У Захарихи сердце прыгнуло в груди и ухнуло куда-то вниз:
– Продам, милок, а сколько дашь за них?
– Хорошую цену, бабушка, дам, не обижу, – он достал из-за пазухи кошель и, вынув деньги, протянул старухе.
– Так ты что, все забираешь?
– Все-все, бабушка, возьму, – и, взяв Захариху за локоть, мужчина наклонился к ней и горячо зашептал, – Ты, бабушка, в другой раз, ежели внучка ещё что-нибудь вышьет, ни к кому не ходи, сразу ко мне иди, я всегда на этом месте стою.

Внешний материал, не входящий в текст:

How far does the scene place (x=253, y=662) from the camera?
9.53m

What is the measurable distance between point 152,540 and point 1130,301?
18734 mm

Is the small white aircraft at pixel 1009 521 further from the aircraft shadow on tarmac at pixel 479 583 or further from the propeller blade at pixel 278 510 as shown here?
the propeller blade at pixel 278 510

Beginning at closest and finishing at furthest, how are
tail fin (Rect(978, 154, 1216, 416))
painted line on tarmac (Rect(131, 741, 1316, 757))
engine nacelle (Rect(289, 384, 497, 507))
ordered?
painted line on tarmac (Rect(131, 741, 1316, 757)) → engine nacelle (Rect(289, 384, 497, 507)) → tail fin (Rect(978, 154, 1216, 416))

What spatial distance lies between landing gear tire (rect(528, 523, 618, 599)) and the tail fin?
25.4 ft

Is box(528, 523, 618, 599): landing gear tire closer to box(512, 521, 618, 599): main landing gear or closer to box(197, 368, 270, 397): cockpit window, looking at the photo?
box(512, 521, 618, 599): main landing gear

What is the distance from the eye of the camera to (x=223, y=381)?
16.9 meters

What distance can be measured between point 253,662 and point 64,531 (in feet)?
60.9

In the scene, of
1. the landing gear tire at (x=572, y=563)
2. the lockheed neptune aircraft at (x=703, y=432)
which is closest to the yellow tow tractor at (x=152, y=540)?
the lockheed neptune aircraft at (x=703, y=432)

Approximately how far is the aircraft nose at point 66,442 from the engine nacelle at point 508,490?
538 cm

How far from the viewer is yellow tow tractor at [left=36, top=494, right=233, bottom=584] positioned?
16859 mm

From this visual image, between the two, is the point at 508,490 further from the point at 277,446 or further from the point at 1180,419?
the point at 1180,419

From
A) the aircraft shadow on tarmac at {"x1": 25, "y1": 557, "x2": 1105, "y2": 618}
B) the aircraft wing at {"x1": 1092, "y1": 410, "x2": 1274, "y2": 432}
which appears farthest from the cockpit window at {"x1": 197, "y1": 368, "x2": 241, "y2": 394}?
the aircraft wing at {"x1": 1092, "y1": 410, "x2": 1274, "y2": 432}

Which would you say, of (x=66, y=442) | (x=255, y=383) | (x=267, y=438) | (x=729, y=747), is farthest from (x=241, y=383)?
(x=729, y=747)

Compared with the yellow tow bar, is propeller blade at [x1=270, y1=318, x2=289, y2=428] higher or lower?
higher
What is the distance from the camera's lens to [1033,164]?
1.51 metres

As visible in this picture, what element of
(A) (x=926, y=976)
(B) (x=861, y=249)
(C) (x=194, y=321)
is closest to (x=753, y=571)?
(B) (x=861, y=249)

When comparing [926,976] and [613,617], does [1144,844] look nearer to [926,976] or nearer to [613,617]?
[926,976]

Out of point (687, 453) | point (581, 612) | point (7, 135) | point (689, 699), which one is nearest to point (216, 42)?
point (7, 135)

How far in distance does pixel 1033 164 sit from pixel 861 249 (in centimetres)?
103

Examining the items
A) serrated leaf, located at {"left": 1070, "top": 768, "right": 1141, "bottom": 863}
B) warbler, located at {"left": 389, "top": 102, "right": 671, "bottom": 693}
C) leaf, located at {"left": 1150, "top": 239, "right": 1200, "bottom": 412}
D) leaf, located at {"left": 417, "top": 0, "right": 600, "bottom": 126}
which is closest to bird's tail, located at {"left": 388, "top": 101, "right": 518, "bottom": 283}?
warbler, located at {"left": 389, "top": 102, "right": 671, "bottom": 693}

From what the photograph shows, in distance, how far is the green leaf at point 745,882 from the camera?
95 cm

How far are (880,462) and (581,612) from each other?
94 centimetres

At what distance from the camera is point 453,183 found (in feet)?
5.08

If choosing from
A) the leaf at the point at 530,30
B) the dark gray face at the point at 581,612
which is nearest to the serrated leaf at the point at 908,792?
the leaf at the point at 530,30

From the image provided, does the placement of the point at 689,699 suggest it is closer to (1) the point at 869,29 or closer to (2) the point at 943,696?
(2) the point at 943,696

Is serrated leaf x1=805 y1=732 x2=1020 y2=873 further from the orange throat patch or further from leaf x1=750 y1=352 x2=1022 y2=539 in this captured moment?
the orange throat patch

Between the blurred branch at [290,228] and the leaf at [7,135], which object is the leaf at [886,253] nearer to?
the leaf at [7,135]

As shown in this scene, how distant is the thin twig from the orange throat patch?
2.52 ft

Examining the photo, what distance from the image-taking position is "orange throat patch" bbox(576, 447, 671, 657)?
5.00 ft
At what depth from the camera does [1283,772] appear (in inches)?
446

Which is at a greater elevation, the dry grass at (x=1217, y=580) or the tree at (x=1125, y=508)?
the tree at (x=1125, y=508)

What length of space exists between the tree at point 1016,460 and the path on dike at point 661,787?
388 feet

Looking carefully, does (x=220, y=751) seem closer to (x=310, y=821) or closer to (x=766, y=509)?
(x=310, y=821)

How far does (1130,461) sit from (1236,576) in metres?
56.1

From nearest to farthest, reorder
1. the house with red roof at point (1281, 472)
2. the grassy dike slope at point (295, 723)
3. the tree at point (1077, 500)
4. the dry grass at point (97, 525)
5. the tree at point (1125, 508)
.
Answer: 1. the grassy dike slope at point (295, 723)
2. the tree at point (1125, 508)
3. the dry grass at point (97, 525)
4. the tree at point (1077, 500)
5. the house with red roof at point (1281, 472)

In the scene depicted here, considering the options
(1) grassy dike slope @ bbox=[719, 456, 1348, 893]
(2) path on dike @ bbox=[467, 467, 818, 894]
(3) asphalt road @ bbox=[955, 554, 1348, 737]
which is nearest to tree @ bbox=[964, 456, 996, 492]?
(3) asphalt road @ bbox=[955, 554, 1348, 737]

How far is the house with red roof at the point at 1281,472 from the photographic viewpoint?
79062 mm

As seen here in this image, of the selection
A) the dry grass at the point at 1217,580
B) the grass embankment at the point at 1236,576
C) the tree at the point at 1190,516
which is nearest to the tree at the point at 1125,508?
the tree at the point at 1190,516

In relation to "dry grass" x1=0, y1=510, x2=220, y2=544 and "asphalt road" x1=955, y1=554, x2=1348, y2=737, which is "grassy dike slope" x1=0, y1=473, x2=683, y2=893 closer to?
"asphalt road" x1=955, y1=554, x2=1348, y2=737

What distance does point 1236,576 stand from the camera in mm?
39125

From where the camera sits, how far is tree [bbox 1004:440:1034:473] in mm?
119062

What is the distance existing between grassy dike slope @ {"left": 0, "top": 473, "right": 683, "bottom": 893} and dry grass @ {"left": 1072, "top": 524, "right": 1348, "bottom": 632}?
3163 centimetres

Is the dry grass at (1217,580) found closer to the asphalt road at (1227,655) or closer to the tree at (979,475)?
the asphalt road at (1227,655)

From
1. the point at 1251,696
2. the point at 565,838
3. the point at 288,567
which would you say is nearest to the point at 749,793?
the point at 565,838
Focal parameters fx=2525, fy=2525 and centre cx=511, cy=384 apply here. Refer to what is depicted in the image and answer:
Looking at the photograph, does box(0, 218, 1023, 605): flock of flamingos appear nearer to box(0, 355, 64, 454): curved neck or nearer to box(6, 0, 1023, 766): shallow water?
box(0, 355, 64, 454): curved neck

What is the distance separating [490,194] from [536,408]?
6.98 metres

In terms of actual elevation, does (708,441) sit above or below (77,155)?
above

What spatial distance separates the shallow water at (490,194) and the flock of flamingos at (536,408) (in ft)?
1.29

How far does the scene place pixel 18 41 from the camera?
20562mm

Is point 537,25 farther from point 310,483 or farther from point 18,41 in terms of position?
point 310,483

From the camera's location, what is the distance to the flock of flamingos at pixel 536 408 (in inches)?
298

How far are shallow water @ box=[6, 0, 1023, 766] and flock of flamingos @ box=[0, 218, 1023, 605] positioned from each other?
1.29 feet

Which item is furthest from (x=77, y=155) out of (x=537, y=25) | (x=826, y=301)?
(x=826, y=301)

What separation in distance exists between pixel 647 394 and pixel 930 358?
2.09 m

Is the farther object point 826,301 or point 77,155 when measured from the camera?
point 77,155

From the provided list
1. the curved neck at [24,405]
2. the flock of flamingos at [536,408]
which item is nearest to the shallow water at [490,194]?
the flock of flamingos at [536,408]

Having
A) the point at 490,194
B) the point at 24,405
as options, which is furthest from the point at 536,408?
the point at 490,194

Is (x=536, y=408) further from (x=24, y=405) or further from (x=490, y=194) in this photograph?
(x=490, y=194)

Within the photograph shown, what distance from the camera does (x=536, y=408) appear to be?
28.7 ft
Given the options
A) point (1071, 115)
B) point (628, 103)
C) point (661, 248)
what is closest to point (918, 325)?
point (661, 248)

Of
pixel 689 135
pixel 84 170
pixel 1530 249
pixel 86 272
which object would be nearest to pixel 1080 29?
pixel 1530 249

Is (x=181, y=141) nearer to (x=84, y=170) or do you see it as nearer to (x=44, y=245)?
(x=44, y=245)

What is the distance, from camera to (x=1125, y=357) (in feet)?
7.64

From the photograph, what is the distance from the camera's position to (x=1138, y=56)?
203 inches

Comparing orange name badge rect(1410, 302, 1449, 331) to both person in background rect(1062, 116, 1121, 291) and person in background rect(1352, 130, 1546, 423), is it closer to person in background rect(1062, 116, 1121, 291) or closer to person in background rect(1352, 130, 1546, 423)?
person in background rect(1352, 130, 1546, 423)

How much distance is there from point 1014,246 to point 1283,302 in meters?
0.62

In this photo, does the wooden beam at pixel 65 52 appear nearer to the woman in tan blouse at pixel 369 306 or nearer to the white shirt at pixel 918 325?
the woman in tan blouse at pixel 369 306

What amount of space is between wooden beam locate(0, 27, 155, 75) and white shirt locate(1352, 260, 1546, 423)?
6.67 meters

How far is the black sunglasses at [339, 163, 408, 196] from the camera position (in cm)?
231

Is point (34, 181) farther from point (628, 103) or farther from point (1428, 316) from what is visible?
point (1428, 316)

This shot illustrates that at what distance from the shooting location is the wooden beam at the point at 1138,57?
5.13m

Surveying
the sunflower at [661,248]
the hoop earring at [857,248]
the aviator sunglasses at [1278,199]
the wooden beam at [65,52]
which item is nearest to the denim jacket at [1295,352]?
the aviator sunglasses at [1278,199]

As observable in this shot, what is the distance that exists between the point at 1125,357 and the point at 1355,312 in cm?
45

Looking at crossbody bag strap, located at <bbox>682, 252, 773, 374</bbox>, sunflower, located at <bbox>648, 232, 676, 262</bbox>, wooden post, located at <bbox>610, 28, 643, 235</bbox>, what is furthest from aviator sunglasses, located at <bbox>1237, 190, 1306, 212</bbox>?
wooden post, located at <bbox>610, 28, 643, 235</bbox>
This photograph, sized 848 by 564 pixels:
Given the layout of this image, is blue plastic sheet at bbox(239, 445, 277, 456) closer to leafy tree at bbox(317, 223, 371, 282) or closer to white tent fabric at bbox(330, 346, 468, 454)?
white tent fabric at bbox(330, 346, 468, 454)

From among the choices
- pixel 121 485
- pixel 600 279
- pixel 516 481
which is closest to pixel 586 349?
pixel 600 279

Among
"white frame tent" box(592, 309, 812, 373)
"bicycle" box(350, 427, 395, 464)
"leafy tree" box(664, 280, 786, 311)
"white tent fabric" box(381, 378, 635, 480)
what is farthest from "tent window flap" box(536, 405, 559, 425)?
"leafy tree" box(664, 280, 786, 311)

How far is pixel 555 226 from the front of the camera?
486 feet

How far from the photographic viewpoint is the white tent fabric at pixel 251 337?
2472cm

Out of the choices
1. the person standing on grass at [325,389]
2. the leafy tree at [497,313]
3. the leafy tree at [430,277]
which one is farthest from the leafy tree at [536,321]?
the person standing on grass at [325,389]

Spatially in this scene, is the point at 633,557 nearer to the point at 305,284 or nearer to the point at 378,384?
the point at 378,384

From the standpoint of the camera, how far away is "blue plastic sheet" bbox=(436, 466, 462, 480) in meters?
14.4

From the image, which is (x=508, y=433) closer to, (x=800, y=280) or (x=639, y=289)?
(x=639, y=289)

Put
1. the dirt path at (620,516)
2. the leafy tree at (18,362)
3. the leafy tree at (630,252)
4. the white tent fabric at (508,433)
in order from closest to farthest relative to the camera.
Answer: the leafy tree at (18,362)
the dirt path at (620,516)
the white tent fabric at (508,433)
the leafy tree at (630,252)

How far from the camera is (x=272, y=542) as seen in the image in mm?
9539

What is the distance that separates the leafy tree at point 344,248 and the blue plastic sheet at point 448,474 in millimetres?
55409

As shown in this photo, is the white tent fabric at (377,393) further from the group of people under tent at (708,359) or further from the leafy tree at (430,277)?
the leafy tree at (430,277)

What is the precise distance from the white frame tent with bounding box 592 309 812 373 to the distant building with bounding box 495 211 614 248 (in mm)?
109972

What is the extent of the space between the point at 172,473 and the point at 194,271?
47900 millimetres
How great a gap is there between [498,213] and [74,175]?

Меня Корнеем звать. Я у тебя всё буду покупать и деньгами не обижу.
Захариха кивнула, и, радостно завернув деньги в платочек, спрятала узелок за пазуху, и поспешила по своим делам. Ей так хотелось порадовать Надийку! Прежде всего купила она ярких шёлковых нитей для вышивания и белой ткани. Затем взяла сладостей и две цветных ленточки для волос, и поспешила в обратный путь.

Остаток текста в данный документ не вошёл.